_Text_:
RELIGIOUS FREEDOM RESTORATION ACTS
Topics covered in this essay:
During the 1960's and 1970's, a series of decisions by the US Supreme Court supported
individuals' religious freedom by limiting the authority of governments to pass
restrictive legislation. Two important examples were Sherbert v. Verner in 1963 and
Wisconsin v. Yoder in 1972.
During the late 1980's, the US Supreme Court's philosophy shifted in the direction of
allowing governments to restrict religious freedom, as long as the limitations applied
equally to all faiths. The US Supreme Court decision of Employment Division v. Smith
in 1990 was a key decision in this area. The court ruled that native religious use of
peyote (a hallucinogenic drug) is not a constitutionally protected religious right.
Some native religious traditions had been using peyote in their religious rituals for millennia.
Over 60 religious organizations and civil liberties groups combined to form the Coalition
for the Free Exercise of Religion to fight this trend. They represented
religious liberals and conservatives, and included Native American spiritual groups and
Christian, Humanist, Jewish, Muslim, Scientology and Sikh religious organizations. The
coalition brought together longtime enemies, like the American Civil Liberties Union
and the Concerned Women for America; the Americans United for Separation of
Church & State and the Traditional Values Coalition. The group continues to
exist today; it has expanded to include 72 very different organizations who often have
opposite views on almost every topic.
They promoted the federal Religions Freedom Restoration Act (RFRA) which
required governments to:
|Refrain from limiting religious freedom, unless they have a compelling societal reason
for doing so.|
|Select the least intrusive method to achieve their goal, if they need to restrict
American Atheists were one of the few groups which opposed RFRA.
They complained that it gave "special rights" to
churches, mosques, synagogues, temples and other sectarian organizations.
The House of Representatives, in a rare move, unanimously approved the bill on
1993-OCT-27. The Senate passed the bill to 97 to 3 with no abstentions on
1993-NOV-3. President Clinton signed it into law on 1993-NOV-16.
Dozens of cases that have made effective use of this
law. But in other lawsuits, low level courts found that the act was unconstitutional.

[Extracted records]
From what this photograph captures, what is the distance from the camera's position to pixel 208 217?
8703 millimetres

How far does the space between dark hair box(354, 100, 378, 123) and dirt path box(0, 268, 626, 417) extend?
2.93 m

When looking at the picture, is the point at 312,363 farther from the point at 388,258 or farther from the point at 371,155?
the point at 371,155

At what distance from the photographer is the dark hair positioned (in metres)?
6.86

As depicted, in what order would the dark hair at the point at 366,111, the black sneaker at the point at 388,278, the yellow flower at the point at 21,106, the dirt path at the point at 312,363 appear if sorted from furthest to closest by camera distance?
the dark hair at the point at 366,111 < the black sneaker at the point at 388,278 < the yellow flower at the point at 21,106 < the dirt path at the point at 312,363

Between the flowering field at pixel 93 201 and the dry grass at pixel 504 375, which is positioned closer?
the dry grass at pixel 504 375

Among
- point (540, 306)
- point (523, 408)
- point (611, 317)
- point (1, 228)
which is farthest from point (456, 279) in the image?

_Required actions_:
1 – Copy the listing word for word, covering the stretch from the line that contains "Between the flowering" through the end of the listing.
2 – Proceed with the text on religious freedom restoration acts, picking up from where it stops.

_The results_:
1 –
Between the flowering field at pixel 93 201 and the dry grass at pixel 504 375, which is positioned closer?
the dry grass at pixel 504 375

Among
- point (540, 306)
- point (523, 408)
- point (611, 317)
- point (1, 228)
which is farthest from point (456, 279) in the image?

2 –
One case reached the U.S. Supreme Court. The Roman Catholic Archdiocese of San
Antonio wanted to demolish part of a church in Boerne, TX. The town refused,
because the building local historic ordinances required that the building be
maintained. The church sued under RFRA, in Boerne v. Flores, and lost. The U.S.
Supreme Court ruled in 1997-JUN that RFRA was unconstitutional because it
exceeded the authority of Congress.
RFRA has since been reborn at the
state level, where a number of laws patterned after the federal legislation have
been enacted. A federal bill to replace RFRA, the Religious Liberty Protection
Act, passed the House but died in the Senate. A stripped-down bill,
the Religious Land Use and Institutionalized Persons Act (RLUIPA), was
passed by Congress and signed into law on 2000-SEP-22. It restricted
governments from interfering with the religious use of land. It also
guaranteed religious freedom to inmates of institutions. In 2003-NOV,
the Sixth U.S. Circuit Court of Appeals declared that the RLUIPA law had
"the primary effect of advancing religion." They thus found that
it violated the First Amendment of the U.S. Constitution
which draws a wall between church and state.
Excerpts from the Religious Freedom Restoration Act
|Short Title: This Act may be cited as the 'Religious Freedom Restoration Act
|Congressional Findings and Declaration of Purposes:|
The Congress finds that:
- the framers of the Constitution, recognizing free exercise of religion as an unalienable
right, secured its protection in the First Amendment to the Constitution
- laws 'neutral' toward religion may burden religious exercise as surely as laws intended
to interfere with religious exercise
- governments should not substantially burden religious exercise without compelling
- in Employment Division v. Smith, 494 US 872 (1990) the Supreme Court virtually
eliminated the requirement that the government justify burdens on religious exercise
imposed by laws neutral toward religion; and the compelling interest test as set forth in
prior Federal court rulings is a workable test for striking sensible balances between
religious liberty and competing prior governmental interests.
The purposes of this Act are
- to restore the compelling interest test as set forth in Sherbert v. Verner, 374
US 398 (1963) and Wisconsin v. Yoder, 406 US 205 (1972) and to guarantee its
application in all cases where free exercise of religion is substantially burdened; and
- to provide a claim or defense to persons whose religious exercise is substantially
burdened by government.
|Free Exercise of Religion Protected:
|(a) In General: Government shall not substantially burden a person's exercise of
religion even if the burden results from a rule of general applicability, except as
provided in subsection (b).|
|(b) Exception: Government may substantially burden a person's exercise of
religion only if it demonstrates that application of the burden to the person|
- is in furtherance of a compelling governmental interest; and
- is the least restrictive means of furthering that compelling governmental interest.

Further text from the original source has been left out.